[Begin Excerpt to read]

Re: Issue with large delete in derby

Posted by mike matrigali <mi...@gmail.com>.
I think more information is needed to be able to help.  For instance:
o ddl of the table and indexes and referential constraints
o query plan of an example delete that takes longer than you expect.
Posting a reproducible case using dummy data is the easiest way for the
community to help you.

>From the query plan we can tell you if derby is doing expected row level
locking, and using expected indexes or if for some reason it
is doing a whole table scan.  The table scan could be because application
does not have appropriate indexes defined or it could be because derby has
chosen a bad plan.

For plan problems in 10.5.1.1 I would suggest making sure to run
update statistics on every table in your system.  Or suggest you upgrade
to the latest derby 10.10 derby release which will automatically update the
statistics in background for you.

I don't know if it fits your application model, but a number of derby
applications that follow the pattern of insert a bunch of connected data
and then delete it all later often use a different table for each of this
connected data.  The usual case is a unit of time of data is collected (say
a week) and then the next week is put into a separate set
of tables and the previous week is all deleted at once by dropping the
table.  The benefit is that a drop of a table in derby does way less
work than individually deleting each row in the table.  This is for
a few reasons:
1) delete must log a record for each row deleted, while drop need only log
a few records associated with dropping the table(s)
2) delete must do extra post commit work to recover space for subsequent
inserts, while drop need not do any.

[End Excerpt to read]
[Begin Extracted information]

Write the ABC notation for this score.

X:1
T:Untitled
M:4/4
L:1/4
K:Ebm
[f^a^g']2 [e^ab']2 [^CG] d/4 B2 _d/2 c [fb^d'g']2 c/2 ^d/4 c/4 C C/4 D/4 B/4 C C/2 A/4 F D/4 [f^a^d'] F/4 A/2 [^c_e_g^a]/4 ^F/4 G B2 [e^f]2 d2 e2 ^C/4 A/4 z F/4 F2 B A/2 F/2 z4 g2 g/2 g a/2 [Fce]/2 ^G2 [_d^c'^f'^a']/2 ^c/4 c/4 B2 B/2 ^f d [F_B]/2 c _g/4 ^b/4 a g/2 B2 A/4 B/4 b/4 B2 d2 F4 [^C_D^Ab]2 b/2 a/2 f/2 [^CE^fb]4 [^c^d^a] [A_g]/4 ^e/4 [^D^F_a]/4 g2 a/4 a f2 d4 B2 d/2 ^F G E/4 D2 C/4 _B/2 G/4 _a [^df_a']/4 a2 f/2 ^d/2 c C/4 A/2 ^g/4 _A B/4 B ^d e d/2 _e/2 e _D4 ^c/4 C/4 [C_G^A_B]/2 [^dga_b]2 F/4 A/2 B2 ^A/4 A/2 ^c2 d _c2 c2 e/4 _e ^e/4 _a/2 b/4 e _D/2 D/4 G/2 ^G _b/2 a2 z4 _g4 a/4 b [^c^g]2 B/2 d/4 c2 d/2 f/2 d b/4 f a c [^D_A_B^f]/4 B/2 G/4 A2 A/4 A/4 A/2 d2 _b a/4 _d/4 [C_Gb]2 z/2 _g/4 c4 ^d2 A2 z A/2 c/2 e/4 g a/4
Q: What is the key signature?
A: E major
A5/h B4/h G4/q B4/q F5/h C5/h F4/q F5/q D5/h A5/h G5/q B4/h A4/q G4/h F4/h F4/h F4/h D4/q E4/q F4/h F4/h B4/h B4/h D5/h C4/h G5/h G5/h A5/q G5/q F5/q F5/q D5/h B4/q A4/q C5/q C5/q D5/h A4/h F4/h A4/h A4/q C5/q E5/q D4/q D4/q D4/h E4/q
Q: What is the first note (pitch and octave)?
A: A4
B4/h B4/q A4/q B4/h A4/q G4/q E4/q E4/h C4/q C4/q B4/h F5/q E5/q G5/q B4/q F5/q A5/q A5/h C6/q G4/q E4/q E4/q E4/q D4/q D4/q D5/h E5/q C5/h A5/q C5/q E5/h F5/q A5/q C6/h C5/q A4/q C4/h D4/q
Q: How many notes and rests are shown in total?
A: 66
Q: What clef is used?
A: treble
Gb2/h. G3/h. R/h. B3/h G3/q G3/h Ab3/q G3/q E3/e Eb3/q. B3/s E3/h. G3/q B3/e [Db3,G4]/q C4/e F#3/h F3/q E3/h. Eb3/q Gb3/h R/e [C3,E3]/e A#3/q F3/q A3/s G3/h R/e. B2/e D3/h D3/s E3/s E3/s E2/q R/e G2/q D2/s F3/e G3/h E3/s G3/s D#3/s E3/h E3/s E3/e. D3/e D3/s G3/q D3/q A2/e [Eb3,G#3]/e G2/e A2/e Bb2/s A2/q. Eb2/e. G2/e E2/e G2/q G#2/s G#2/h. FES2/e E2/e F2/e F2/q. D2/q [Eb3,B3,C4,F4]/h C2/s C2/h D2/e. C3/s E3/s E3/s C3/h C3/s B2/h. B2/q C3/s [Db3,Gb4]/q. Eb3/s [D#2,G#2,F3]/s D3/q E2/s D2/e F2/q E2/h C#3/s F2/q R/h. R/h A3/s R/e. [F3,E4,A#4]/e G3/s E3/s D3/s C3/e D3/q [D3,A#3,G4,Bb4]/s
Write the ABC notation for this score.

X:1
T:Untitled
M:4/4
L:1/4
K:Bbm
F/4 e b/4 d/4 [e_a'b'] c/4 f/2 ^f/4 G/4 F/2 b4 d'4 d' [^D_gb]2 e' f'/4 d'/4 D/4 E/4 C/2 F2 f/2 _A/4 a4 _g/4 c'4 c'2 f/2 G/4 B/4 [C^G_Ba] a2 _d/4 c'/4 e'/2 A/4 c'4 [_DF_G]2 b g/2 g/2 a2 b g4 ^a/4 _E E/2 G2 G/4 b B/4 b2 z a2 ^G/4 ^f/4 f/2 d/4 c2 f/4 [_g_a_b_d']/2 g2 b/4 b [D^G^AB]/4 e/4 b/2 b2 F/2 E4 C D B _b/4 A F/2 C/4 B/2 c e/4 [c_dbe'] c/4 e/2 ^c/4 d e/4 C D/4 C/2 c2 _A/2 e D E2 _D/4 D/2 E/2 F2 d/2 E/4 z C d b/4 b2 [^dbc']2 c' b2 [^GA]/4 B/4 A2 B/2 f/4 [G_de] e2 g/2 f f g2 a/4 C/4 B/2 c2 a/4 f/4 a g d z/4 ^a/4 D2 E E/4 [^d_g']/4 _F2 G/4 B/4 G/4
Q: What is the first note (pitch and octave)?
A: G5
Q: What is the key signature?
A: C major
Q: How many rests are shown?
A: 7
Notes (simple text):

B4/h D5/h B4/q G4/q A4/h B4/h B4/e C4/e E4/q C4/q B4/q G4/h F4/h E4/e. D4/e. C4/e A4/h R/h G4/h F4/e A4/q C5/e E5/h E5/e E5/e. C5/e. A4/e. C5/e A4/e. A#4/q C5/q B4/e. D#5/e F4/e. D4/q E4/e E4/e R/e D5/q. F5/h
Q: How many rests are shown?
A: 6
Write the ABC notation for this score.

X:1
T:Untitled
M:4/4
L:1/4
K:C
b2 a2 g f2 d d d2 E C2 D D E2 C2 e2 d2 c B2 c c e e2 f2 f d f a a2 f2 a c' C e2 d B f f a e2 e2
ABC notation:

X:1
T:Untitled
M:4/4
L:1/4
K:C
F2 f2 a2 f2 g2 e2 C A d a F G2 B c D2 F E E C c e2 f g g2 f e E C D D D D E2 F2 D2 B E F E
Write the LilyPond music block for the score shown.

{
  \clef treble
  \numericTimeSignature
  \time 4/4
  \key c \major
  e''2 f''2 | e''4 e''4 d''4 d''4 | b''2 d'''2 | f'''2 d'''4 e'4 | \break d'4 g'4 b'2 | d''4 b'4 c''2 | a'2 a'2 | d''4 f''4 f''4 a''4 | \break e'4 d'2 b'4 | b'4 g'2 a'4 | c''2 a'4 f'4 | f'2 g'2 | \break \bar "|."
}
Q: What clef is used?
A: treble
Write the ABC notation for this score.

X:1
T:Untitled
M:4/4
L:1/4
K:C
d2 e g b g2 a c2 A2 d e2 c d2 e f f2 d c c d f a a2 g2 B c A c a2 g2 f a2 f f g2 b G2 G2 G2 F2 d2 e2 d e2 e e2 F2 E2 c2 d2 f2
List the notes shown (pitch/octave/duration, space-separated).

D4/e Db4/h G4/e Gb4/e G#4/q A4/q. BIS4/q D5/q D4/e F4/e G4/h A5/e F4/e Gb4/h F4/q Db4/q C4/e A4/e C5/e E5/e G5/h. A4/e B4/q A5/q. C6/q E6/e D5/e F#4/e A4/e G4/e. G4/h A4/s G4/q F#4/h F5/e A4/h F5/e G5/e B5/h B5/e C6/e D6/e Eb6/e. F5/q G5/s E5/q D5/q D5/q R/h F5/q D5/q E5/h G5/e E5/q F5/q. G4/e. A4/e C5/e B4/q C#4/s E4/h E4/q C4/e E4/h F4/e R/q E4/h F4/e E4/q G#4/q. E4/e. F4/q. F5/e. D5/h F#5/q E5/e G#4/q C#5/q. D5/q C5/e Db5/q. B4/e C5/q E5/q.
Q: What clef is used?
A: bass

[End Extracted information]

**What you will do**
A – According to the post about large deletes in Derby, what three things can the query plan show about a delete?
B – Using only the reasons the post about large deletes in Derby gives, explain why dropping a table does less work than deleting each of its rows.
C – Write a continuation of the post about large deletes in Derby, picking up right after its final sentence.

**Outputs by task**
A –
- Whether Derby is doing the expected row level locking
- Whether it is using the expected indexes
- Whether it is doing a whole table scan

B – A delete must log a record for every row it removes, while a drop logs only a few records tied to dropping the table. A delete also has to do extra post-commit work to recover space for later inserts, and a drop does none.

C –
If these applications need to run queries across all the related tables
there are a few options:
1) hand build a union
2) use table functions to make all the related tables look like one for
selects.


One other suggestion.  Your application sounds for I/O dependent.  If you
have more than one disk on your system
it is possible with derby to place the transaction log on one disk and the
database on a different disk to get better I/O
performance.

On Wed, Jan 29, 2014 at 10:46 PM, Amitava Kundu1 <am...@in.ibm.com>wrote:

>
> Hi,
> We are using embedded derby 10.5.1.1 in our product, This derby database is
> used as regular RDBMS where lot of insert, delete and select happens, There
> are business entities each of its occurrence could be of size 10 GB and
> upward e.g. a huge log file data.
> In our application, we use cascade delete and also has referential
> integrity constraints ON.
>
> This application runs on 64 bit Linux with 8 GB RAM allocated to JVM.
> Similar time is observed in our development Windows box.
>
>  It takes more than 3 hour to delete those entities. During this time all
> the relevant tables stay locked and no other operation is feasible.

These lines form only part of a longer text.